» **SELECTED EXCERPT**
^^^^

NEW YORK (GenomeWeb) – Becton Dickinson today said that the US Food and Drug Administration has cleared for marketing the firm's BD Max Enteric Bacterial Panel for detecting the common causes of bacterial gastroenteritis.
The panel is a qualitative test that detects DNA from Campylobacter spp. (jejuni and coli), Salmonella spp., Shigella spp. / Enteroinvasive E. coli (EIEC) as well as stx 1 and stx 2 genes in stool specimens. According to BD, these pathogens are responsible for up to 95 percent of bacteria-causing gastroenteritis and account for millions of deaths annually.
The panel runs on the BD Max System, which automates sample preparation, extraction, amplification, and detection on a single system.
"The BD Max Enteric Bacterial Panel will provide clinicians with fast, accurate results that will enable more rapid diagnosis compared with conventional culture methods and will help improve standard of care and clinical efficiencies," Doug White, VP and GM of Molecular Diagnostics & Women's Health, BD Diagnostics, said in a statement.
He noted that the panel is the first FDA-cleared assay in the BD MAX Enteric portfolio, and the firm plans to add additional panels that include viral, parasite, and extended bacterial detection.
The firm's BD MAX Enteric Parasite Panel, which detects the parasitic enteric pathogens Giardia lamblia, Cryptosporidium, and Entamoeba histolytica directly from stool specimens, recently was CE marked for sale in Europe. The Enteric Bacterial panel was E marked in March 2013, said BD.

^^^^

» **WHAT YOU NEED TO DO**
Duplicate the part of the news item on the FDA-cleared stool test from "The panel runs" to "extended bacterial detection.". The entries that follow come from a different source than the text.

» **EXTRACTED ENTRIES**

^^^^

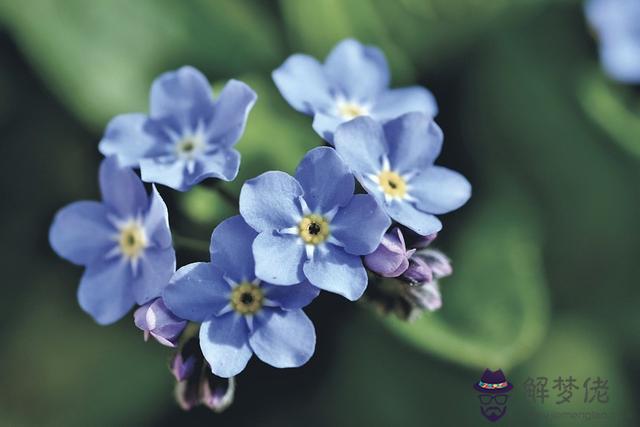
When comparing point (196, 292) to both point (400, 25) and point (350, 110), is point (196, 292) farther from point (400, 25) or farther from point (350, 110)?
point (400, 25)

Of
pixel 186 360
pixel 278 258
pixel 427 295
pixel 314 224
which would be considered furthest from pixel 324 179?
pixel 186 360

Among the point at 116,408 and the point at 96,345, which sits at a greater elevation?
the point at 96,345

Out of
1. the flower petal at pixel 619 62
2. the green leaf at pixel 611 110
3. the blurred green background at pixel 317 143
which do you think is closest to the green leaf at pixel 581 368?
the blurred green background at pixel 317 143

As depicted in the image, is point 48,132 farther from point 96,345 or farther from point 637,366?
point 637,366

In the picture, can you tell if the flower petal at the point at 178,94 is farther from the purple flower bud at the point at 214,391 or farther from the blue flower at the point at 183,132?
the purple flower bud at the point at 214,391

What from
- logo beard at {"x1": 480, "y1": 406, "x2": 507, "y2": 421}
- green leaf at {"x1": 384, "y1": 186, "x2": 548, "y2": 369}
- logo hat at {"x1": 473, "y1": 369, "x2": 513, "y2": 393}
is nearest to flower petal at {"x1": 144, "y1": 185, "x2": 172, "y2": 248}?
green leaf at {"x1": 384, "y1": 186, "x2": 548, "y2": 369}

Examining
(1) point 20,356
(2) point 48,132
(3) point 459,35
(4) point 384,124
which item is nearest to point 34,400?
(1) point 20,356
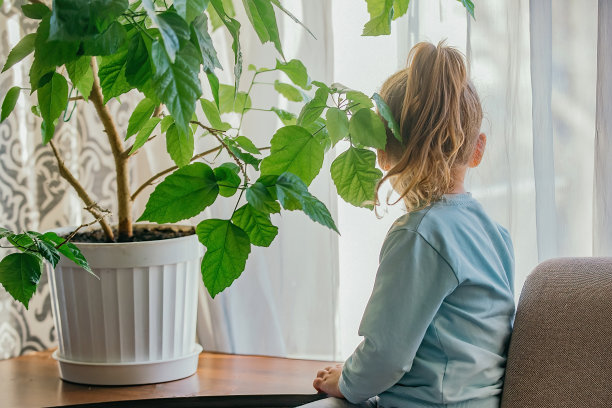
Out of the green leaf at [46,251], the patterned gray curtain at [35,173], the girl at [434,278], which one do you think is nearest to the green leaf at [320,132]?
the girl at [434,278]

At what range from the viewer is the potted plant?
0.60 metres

^^^^

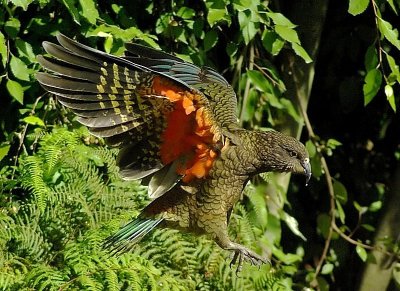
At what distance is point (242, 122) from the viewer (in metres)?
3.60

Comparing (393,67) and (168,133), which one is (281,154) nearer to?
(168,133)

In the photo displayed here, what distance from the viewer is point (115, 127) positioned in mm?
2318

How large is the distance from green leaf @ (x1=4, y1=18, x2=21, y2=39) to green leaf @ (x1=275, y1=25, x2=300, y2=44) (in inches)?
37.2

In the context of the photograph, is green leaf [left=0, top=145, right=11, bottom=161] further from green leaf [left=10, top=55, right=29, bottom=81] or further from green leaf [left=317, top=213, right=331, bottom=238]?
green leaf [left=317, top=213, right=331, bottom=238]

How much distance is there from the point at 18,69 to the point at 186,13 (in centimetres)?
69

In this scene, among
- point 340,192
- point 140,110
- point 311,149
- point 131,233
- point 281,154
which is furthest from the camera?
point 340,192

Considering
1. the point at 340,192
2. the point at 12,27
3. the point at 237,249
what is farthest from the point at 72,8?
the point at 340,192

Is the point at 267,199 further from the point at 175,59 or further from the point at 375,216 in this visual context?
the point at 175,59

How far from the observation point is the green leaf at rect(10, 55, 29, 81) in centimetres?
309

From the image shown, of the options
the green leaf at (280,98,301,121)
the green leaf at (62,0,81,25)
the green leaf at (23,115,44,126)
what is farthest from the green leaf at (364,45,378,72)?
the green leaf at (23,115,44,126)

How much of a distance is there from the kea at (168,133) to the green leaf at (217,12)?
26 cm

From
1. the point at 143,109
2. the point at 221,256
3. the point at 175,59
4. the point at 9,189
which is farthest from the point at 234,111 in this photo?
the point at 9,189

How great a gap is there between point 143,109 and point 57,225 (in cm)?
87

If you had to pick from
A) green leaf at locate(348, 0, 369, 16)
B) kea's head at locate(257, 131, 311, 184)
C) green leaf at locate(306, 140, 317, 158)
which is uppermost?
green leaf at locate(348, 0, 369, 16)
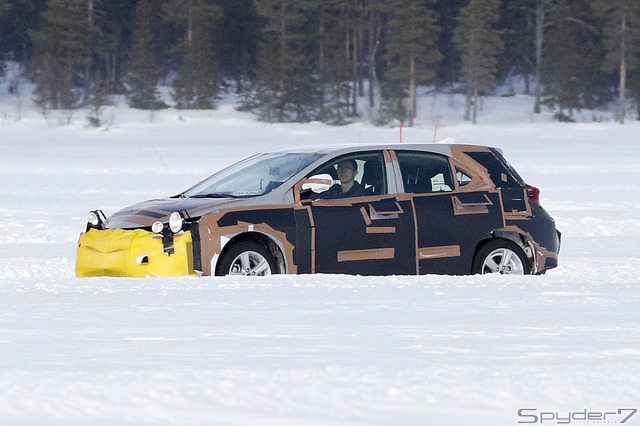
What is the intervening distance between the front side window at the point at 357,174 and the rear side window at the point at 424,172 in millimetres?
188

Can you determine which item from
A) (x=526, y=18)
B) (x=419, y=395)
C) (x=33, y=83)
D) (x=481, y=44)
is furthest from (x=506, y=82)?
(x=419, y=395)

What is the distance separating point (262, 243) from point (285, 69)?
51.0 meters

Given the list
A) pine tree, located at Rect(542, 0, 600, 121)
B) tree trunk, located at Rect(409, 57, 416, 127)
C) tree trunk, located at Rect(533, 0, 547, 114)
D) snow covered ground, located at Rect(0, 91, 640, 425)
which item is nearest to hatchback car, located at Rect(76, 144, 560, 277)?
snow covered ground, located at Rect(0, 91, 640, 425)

^^^^

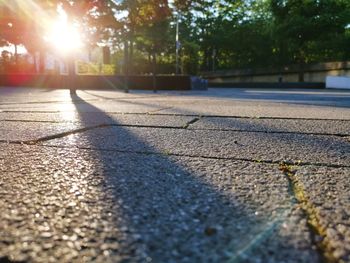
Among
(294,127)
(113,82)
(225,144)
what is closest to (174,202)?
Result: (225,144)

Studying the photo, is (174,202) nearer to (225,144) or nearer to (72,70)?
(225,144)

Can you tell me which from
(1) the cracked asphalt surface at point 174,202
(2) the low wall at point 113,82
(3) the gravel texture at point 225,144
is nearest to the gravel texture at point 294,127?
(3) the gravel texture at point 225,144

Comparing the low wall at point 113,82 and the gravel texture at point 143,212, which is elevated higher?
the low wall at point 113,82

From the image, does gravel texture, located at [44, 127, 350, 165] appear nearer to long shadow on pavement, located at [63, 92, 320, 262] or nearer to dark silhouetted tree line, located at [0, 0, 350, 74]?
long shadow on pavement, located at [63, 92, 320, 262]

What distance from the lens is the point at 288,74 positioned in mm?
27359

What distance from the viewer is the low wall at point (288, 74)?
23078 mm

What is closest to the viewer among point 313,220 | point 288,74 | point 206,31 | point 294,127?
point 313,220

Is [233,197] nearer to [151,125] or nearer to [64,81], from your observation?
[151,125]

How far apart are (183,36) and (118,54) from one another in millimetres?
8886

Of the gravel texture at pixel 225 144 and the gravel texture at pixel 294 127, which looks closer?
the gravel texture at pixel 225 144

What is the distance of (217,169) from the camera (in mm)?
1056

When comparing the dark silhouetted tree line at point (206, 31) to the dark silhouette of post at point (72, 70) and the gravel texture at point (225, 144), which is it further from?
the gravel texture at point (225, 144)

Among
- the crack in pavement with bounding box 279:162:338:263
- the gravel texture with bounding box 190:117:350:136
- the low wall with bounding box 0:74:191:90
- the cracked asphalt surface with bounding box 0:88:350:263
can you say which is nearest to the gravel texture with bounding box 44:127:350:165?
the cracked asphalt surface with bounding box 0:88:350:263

^^^^

» **TASK RESPONSE**
The panel runs on the BD Max System, which automates sample preparation, extraction, amplification, and detection on a single system.
"The BD Max Enteric Bacterial Panel will provide clinicians with fast, accurate results that will enable more rapid diagnosis compared with conventional culture methods and will help improve standard of care and clinical efficiencies," Doug White, VP and GM of Molecular Diagnostics & Women's Health, BD Diagnostics, said in a statement.
He noted that the panel is the first FDA-cleared assay in the BD MAX Enteric portfolio, and the firm plans to add additional panels that include viral, parasite, and extended bacterial detection.